* _What to work on_
Each record must be returned exactly, apart from the pictures, which stay out.

Stored records:
──────────────────────────────
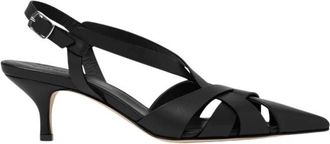Scarosso Clio Pump - Dames - Sandalen met hakken - Zwart - 38 1/2 EU - Leer - Schoenen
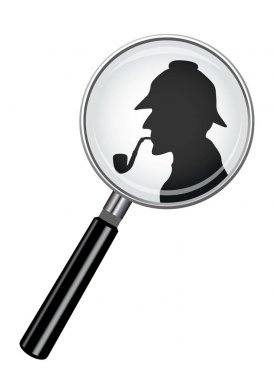 Büyüteç camı Sherlock Holmes
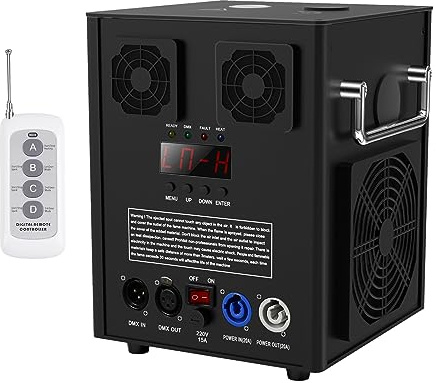 Pyrotechnikmaschinen mit Fernbedienung, 530W Cold Spark Machine Bühneneffekt DMX, Stage Spezialeffekt Machine mit LCD Anzeigetafel für Weihnachten Hochzeit Party Bar Halloween Konzert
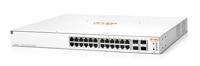 HPE Aruba Instant On 1930 24G PoE 4SFP/SFP+ 370W (JL684A) - Switch - 24x 10/100/1000 (PoE+) + 4 x 1/10Gb SFP+ - 370W PoE - 1U - thumbnail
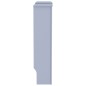 vidaXL Cubierta para radiador MDF gris 205 cm vidaXL Cubierta para radiador MDF gris 205 cm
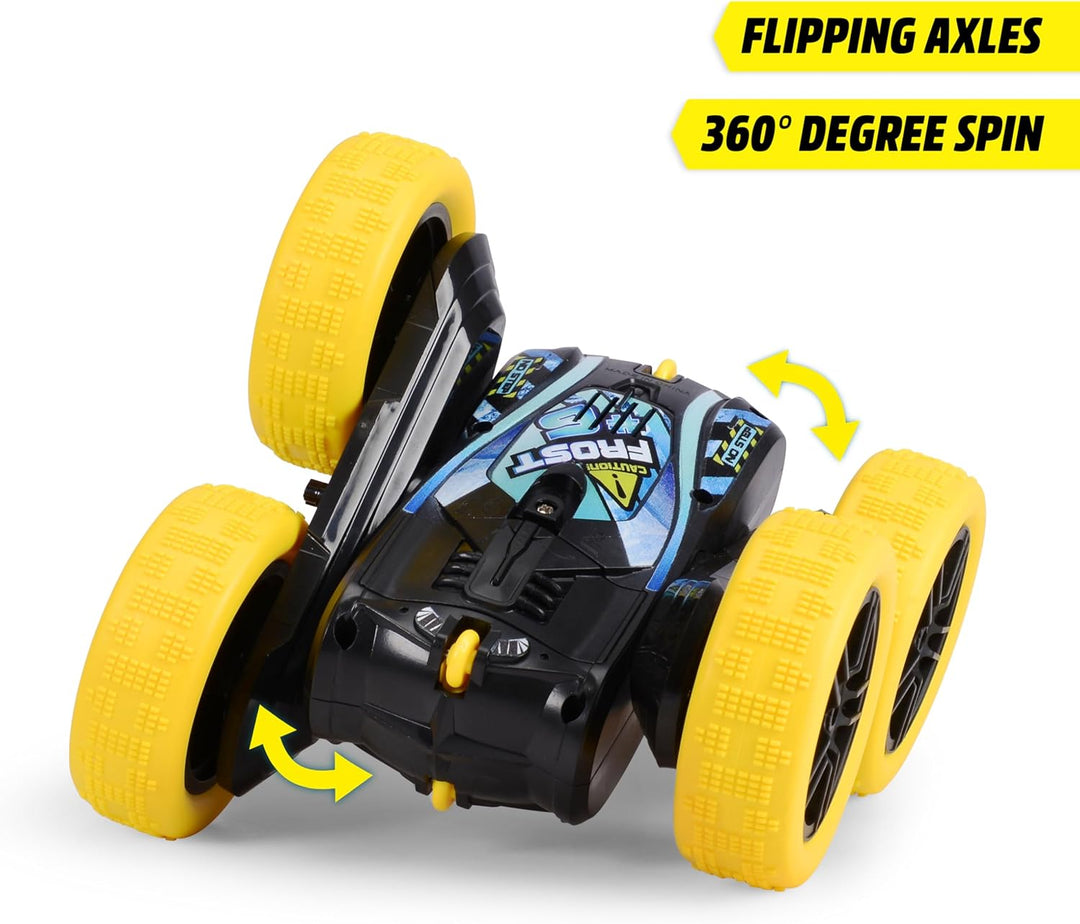 Dickie Toys - RC Auto Fire 'n' Frost Flippy (16 cm) - ferngesteuertes Auto ab 6 Jahre mit 360°-Flips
──────────────────────────────
* _Result for this exercise_
Scarosso Clio Pump - Dames - Sandalen met hakken - Zwart - 38 1/2 EU - Leer - Schoenen
 Büyüteç camı Sherlock Holmes
 Pyrotechnikmaschinen mit Fernbedienung, 530W Cold Spark Machine Bühneneffekt DMX, Stage Spezialeffekt Machine mit LCD Anzeigetafel für Weihnachten Hochzeit Party Bar Halloween Konzert
 HPE Aruba Instant On 1930 24G PoE 4SFP/SFP+ 370W (JL684A) - Switch - 24x 10/100/1000 (PoE+) + 4 x 1/10Gb SFP+ - 370W PoE - 1U - thumbnail
 vidaXL Cubierta para radiador MDF gris 205 cm vidaXL Cubierta para radiador MDF gris 205 cm
 Dickie Toys - RC Auto Fire 'n' Frost Flippy (16 cm) - ferngesteuertes Auto ab 6 Jahre mit 360°-Flips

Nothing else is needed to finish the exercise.